KKP Paparkan Strategi Pengembangan Akuakultur Melalui Webinar Curtin University Malaysia
Kamis, 1 Juli 2021
JAKARTA (1/7) - Kepala Badan Riset dan Sumber Daya Manusia Kelautan dan Perikanan (BRSDM), Sjarief Widjaja, didapuk menjadi pembicara pada webinar bertajuk Challenges and Opportunities of Aquaculture in Malaysia and Indonesia’, yang diselenggarakan oleh Curtin University Malaysia, 29 Juni 2021.
Challenges and Opportunities of Aquaculture in Indonesia, menjadi topik yang dipaparkan Sjarief dalam kesempatan tersebut. Pihaknya menuturkan bahwa di tahu 2021-2024, Kementerian Kelautan dan Perikanan (KKP) sesuai kebijakan yang diambil Menteri Kelautan dan Perikanan Sakti Wahyu Trenggono mendorong pelaksanaan tiga program prioritas, yakni Peningkatan Penerimaan Negara Bukan Pajak (PNBP) dari sumber daya alam perikanan tangkap dan peningkatan kesejahteraan nelayan; Pengembangan perikanan budidaya untuk peningkatan ekspor; dan Pembangunan kampung-kampung perikanan budidaya berbasis kearifan lokal.
"Saat ini, society kita mulai bergerak, bertransformasi dari industri four point zero menjadi five point zero.

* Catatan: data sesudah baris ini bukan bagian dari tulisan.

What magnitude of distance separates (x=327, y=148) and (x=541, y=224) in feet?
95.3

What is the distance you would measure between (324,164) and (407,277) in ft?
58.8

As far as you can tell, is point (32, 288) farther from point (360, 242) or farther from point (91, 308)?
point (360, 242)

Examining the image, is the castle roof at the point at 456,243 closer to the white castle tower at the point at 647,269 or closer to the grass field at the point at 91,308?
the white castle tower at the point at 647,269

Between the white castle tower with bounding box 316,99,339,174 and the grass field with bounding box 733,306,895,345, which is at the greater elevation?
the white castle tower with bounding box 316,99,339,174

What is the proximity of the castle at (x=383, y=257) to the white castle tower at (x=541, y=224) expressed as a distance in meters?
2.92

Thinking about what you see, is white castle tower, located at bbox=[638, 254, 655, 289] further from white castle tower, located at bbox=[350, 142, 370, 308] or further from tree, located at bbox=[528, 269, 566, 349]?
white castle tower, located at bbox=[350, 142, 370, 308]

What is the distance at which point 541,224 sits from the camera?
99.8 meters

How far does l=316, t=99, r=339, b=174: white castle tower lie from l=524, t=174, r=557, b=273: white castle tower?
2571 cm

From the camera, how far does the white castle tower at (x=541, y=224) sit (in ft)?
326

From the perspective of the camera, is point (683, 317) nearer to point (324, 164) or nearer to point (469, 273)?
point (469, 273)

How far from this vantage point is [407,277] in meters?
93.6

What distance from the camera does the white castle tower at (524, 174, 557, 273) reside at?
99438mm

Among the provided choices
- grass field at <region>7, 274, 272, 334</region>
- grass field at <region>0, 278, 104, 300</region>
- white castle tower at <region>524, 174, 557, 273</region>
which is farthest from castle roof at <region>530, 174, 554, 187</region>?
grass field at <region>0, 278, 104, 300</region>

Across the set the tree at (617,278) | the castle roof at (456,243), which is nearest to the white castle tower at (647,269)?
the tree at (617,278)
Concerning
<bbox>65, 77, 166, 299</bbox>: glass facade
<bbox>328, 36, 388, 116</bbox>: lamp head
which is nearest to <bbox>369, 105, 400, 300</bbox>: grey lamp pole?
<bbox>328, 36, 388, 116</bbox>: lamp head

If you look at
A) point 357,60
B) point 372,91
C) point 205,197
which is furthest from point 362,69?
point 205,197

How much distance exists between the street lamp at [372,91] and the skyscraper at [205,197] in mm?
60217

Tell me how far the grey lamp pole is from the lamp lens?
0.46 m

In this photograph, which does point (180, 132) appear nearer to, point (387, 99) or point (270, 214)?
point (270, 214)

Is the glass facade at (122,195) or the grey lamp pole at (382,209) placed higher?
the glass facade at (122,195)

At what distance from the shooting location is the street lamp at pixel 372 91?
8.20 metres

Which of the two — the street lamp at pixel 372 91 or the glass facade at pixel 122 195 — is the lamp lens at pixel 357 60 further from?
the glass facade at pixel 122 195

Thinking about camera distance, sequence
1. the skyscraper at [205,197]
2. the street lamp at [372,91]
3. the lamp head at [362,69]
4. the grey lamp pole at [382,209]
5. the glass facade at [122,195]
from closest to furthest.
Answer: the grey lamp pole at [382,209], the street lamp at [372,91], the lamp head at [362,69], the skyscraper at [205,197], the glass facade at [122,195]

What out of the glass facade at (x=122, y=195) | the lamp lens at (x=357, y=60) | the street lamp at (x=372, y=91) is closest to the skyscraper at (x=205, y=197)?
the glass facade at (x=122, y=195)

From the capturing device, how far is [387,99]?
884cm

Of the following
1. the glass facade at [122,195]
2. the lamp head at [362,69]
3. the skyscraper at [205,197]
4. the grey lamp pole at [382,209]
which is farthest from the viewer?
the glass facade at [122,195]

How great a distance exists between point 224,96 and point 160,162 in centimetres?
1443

Karenanya kami mencoba integrasikan peran dari information and communications technology dalam usaha budidaya. Sebagaimana laporan Badan Pangan dan Pertanian, Perserikatan Bangsa-Bangsa (PBB), pada tahun 2021, bahwa konsumsi ikan perkapita penduduk dunia akan mencapai 19,6 kg per tahun dan diprediksi bahwa produksi perikanan budidaya akan menyalip produksi perikanan tangkap. Hal ini didasari oleh penurunan produksi perikanan tangkap akibat overfishing, sementara demand konsumsi ikan terus meningkat," terang Sjarief.
Lebih lanjut disampaikan bahwa KKP memiliki tujuh strategi pengembangan akuakultur: Pertama, Pemetaan pada pusat produksi, meliputi penetapan alokasi wilayah menurut RZWP3K, pengembangan klaster kawasan industri perikanan budidaya terpadu hulu-hilir, serta penyusunan Master Plan Kawasan Budidaya berdasarkan daya dukung dan komoditas unggulan superior; Kedua, Peningkatan produksi, meliputi penyediaan sarana input produksi yang unggul dan berkualitas, pengembangan komoditas unggulan yang bernilai ekonomi tinggi, peningkatan rantai pasokan dari hulu ke hilir dan inovasi dan modernisasi teknologi.
Strategi ketiga yakni pengembangan usaha, investasi, dan akses pasar, yang meliputi fasilitasi akses permodalan dan pengembangan kelembagaan, perlindungan usaha perikanan budidaya, pengembangan pola kemitraan yang menguntungkan, dan diversifikasi, promosi dan branding produk akuakultur. Keempat, pembangunan infrastruktur dan konektivitas, yang meliputi revitalisasi unit penetasan, pembangunan pabrik pakan, listrik, air bersih, UPI, IFM, pabrik pengolahan RL, gudang RL, serta jalur produksi, dermaga, bandara perintis,dan kapal angkut. Strategi selanjutnya yakni pengelolaan kesehatan ikan dan lingkungan yang meliputi penataan pola penebaran benih, pemantauan penyakit, vaksinasi; penyediaan Instalasi Pengolahan Air Limbah (IPAL); adaptasi dan mitigasi perubahan iklim; dan pembangunan laboratorium pengendalian dan pengelolaan penyakit ikan.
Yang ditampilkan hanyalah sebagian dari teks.